0x602000000298 is located 0 bytes to the right of 8-byte region [0x602000000290,0x602000000298)
allocated by thread T0 here:
    ...
    #8 0x10d92c2a6 in makePalsAsSpecified(_) process.cpp:605
    #9 0x10d92dd0d in process() process.cpp:1233
    #10 0x10d8a59e8 in main main.cpp:881
    #11 0x7fff208e2f3c in start+0x0 (libdyld.dylib:x86_64+0x15f3c)

This change to makePalsAsSpecified in process.cpp is sufficient to match the Rust output:

-               for (size_t i = 0; i < options.nbColorsPerPal && (!spec[i] || spec[i]->isOpaque()); ++i) {
+               for (size_t i = 0; i < options.nbColorsPerPal; ++i) {

(Although the specified palette does not list transparent as its first color, since rgbgfx listColors never supported that anyway.)

This change also breaks the at-file-ref.png test case, because color $8000 (transparent) does get listed in its specified palettes:

Testing: ../../rgbgfx @at-file-ref.flags at-file-ref.png
--- at-file-ref.err	2025-02-15 06:34:54.000000000 -0500
+++ /var/folders/yt/6lmc7y552t38tg31nf5jq_y40000gp/T/tmp.opb8HreA	2025-04-23 01:19:04.000000000 -0400
@@ -2,7 +2,7 @@
 note: The following palettes were specified:
         [$5f77, $213d, $41a6, $40ee]
         [$3f65, $36b3, $262a, $50b0]
-        [$53c3, $3f65, $36b3]
-        [$5f77, $267c, $41a6]
-        [$267c, $213d, $40ee]
+        [$53c3, $3f65, $36b3, $8000]
+        [$5f77, $267c, $41a6, $8000]
+        [$267c, $213d, $40ee, $8000]
 Conversion aborted after 1 error

But, the Rust port also has a problem with this test case:

error: The GBC palette dump does not contain an integer amount of palettes (0 plus 8 bytes)
   ╭─[ at-file-ref.pal:1:1 ]
   │
 1 │ 
───╯

This change to try_fill_buf in pal_spec.rs fixes it:

-    while !nb_read != buf.len() {
+    while nb_read < buf.len() {

With that change, this is the output:

error: Some tiles cannot be displayed with the specified palettes
  │ 
  │ Note: The following palettes were specified:
  │         [$5f77, $213d, $41a6, $40ee]
  │         [$3f65, $36b3, $262a, $50b0]
  │         [$53c3, $3f65, $36b3, $ffff]
  │         [$5f77, $267c, $41a6, $ffff]
  │         [$267c, $213d, $40ee, $ffff]
  │       No palette contains colors [$6c8a, $7f55, $7fff]
──╯

It shows $ffff instead of $8000 for transparent, but is otherwise the same as the "broken" at-file-ref test case output. So I think it's fine, and this is an appropriate fix for the bug.

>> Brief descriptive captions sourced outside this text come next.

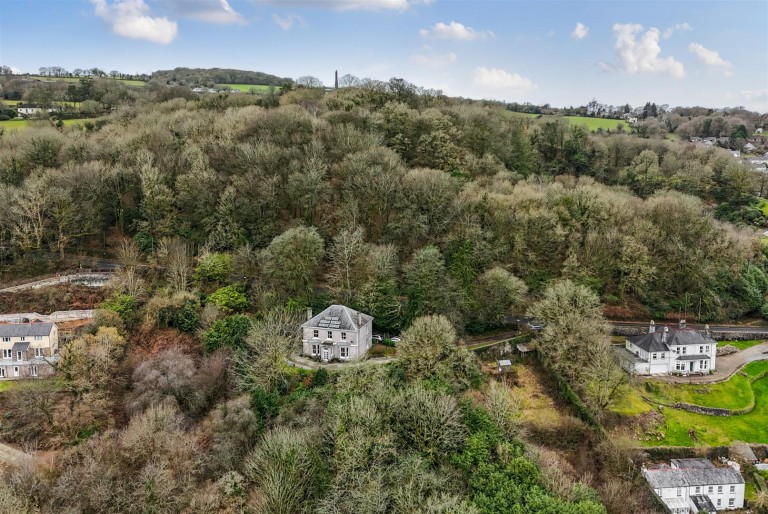 Images for Gunnislake, Tamar Valley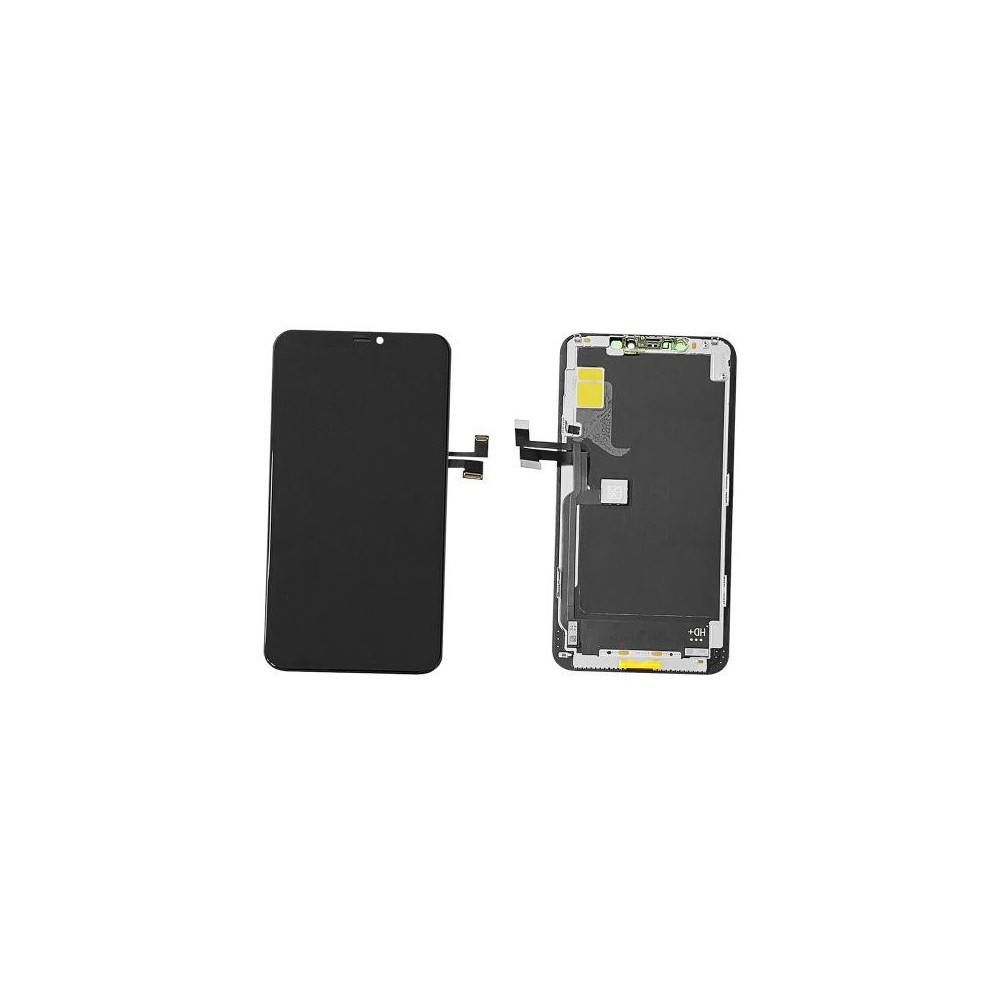Pantalla para iPhone 11 Pro Max Incell HD+ (iTruColor)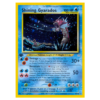 Shining Gyarados #65 Neo Revelation Holo (PL)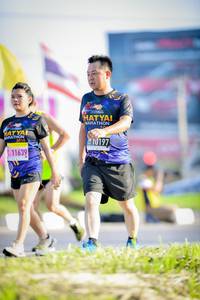 BIB: 197, 11639
                            <button type="button" onclick="openModal(3837104)" class="btn btn-primary btn-sm float-right btn-popup" data-toggle="modal" data-target=".modal-high-quality">
                        <i class="fas fa-shopping-cart"></i> Add to Cart
                    </button>
                                            <button type="button" onclick="isThisMe(3837104, true)" class="btn btn-success btn-sm float-right btn-popup btn-isme hidden" data-toggle="tooltip" data-placement="bottom" title="นี่คือรูปของคุณใช่ไหม คลิกที่นี่เพื่อเอาเข้าอัลบั้ม">
                        <i class="fas fa-plus"></i> Add to album
                    </button>
                    <button type="button" onclick="isThisMe(3837104, false)" class="btn btn-warning btn-sm float-right btn-popup btn-isnotme hidden">
                        <i class="fas fa-ban"></i> Remove from album
                    </button>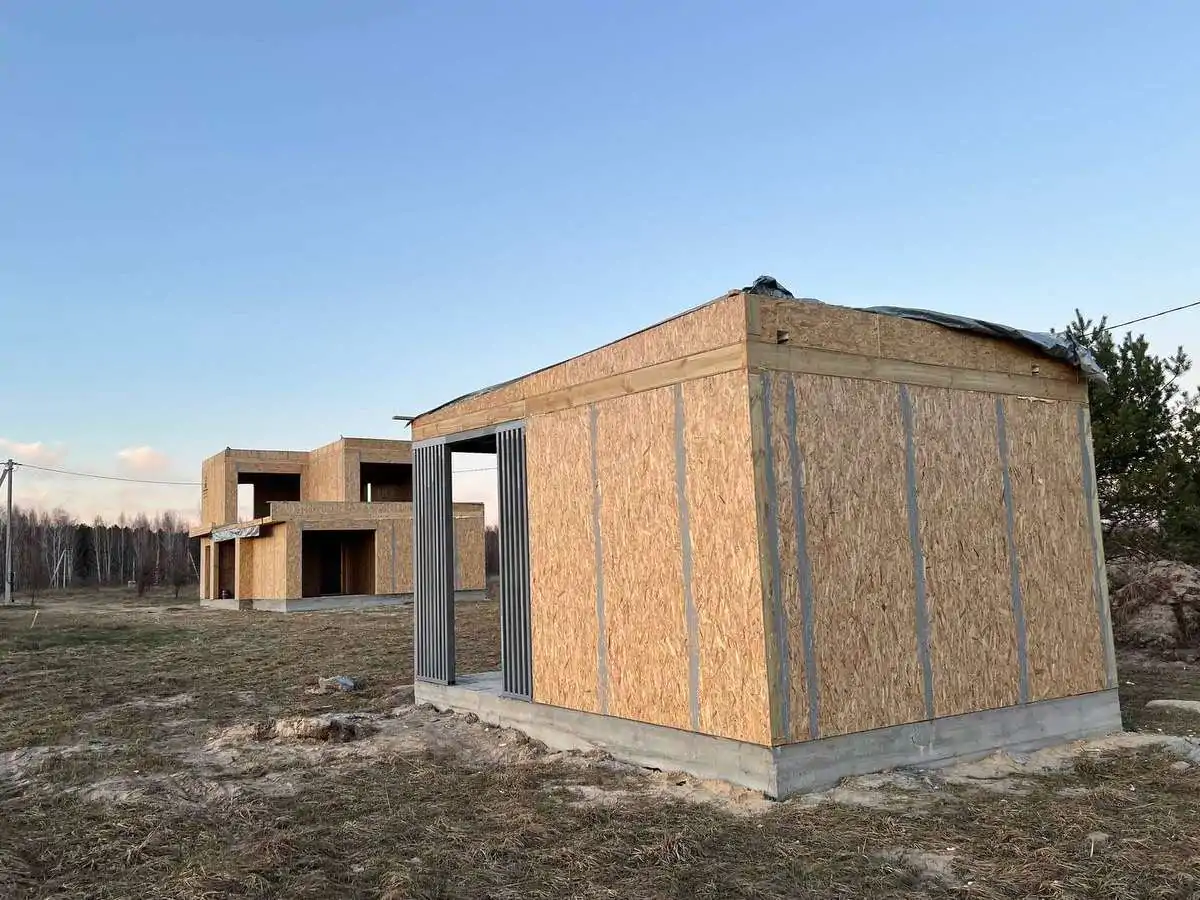 budynok_12+7m_20250422_4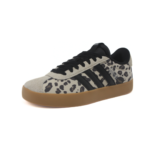 Adidas VL Court 3.0 - Deportivo Dama - Imagen 2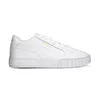 Puma Cali Star Wit - Damen Sneaker - 380176 01 Produktbild-Vorschau 51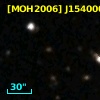 [MOH2006] J154000.48+342500.8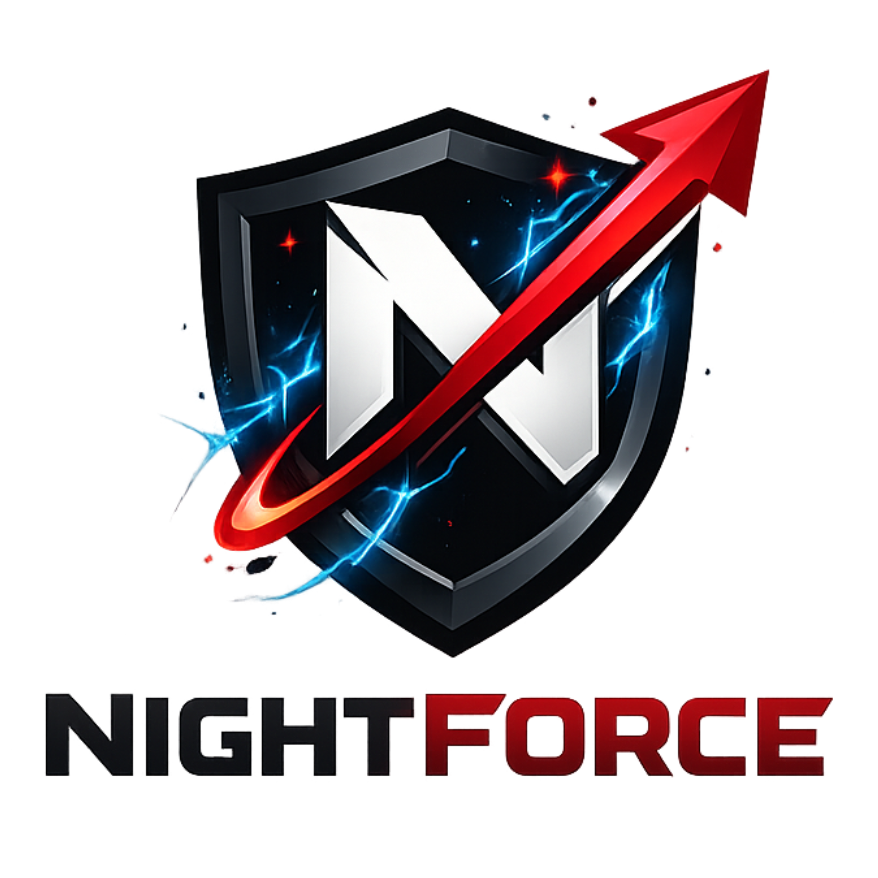 Night Force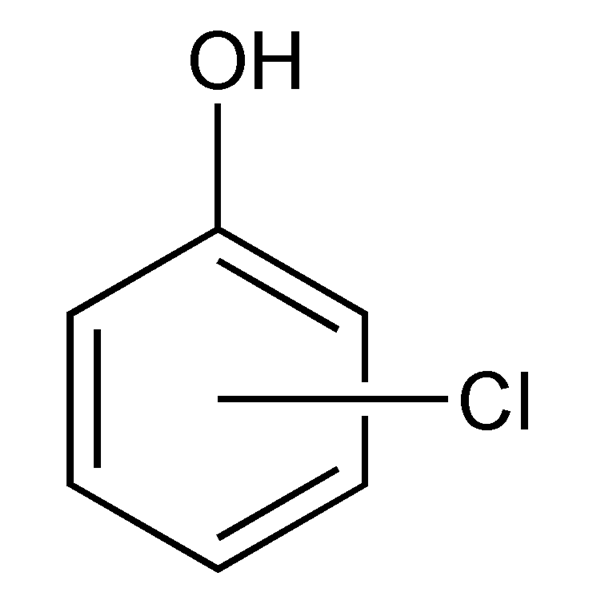 chlorophenols-monograph-image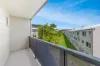 86/3 Eshelby Drive, Cannonvale, Qld 4802-Image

Thank you for figuring this out! Feel free to submit a PR against rsgbds to fix that bug. <3

This change is sufficient to fix the reported segfault without even changing the at-file-ref output:

-               for (size_t i = 0; i < options.nbColorsPerPal && (!spec[i] || spec[i]->isOpaque()); ++i) {
+               for (size_t i = 0; i < options.nbColorsPerPal; ++i) {
                        // If the spec has a gap, there's no need to copy anything.
-                       if (spec[i]) {
+                       if (spec[i] && !spec[i]->isTransparent()) {

Frankly, I expect that even with this fix, there are other bugs lurking in the palette-generation code: maybe not segfaults, but correctness-according-to-spec bugs. That goes for both the C++ and Rust versions. Maybe at some point I'll rewrite RGBGFX, in one language or another; but it's at least nice to have "no known bugs".